Stored data entries:
++++++

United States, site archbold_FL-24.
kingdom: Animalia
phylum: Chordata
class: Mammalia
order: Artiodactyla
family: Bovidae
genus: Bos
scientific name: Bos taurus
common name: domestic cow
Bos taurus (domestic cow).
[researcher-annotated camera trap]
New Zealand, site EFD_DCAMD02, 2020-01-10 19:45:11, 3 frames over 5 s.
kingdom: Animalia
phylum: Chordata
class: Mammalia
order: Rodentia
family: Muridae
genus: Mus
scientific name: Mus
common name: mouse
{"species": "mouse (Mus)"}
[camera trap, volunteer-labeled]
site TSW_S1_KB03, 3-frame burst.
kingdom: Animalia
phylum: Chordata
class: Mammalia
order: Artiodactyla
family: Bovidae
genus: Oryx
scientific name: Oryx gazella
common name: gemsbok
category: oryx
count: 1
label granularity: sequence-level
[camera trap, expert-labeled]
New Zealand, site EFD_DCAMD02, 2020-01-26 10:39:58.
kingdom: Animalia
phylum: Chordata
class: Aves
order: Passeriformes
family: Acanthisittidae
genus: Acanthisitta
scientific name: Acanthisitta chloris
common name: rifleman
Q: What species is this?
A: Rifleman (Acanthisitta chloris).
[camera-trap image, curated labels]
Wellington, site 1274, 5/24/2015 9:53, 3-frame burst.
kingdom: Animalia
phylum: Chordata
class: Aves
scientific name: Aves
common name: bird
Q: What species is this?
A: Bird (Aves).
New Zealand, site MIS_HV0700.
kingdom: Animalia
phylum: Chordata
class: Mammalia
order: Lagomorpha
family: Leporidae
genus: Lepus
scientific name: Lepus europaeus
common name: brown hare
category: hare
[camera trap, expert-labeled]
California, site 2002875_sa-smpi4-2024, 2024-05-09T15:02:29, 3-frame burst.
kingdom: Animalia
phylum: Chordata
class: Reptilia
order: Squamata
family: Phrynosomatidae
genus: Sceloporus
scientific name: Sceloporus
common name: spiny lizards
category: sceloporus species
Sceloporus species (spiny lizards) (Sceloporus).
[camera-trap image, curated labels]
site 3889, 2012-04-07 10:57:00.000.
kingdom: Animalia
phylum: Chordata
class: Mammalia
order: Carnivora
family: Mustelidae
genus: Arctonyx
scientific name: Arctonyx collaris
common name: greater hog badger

++++++

Return, from the data, each line where the string "site" occurs.

United States, site archbold_FL-24.
New Zealand, site EFD_DCAMD02, 2020-01-10 19:45:11, 3 frames over 5 s.
site TSW_S1_KB03, 3-frame burst.
New Zealand, site EFD_DCAMD02, 2020-01-26 10:39:58.
Wellington, site 1274, 5/24/2015 9:53, 3-frame burst.
New Zealand, site MIS_HV0700.
California, site 2002875_sa-smpi4-2024, 2024-05-09T15:02:29, 3-frame burst.
site 3889, 2012-04-07 10:57:00.000.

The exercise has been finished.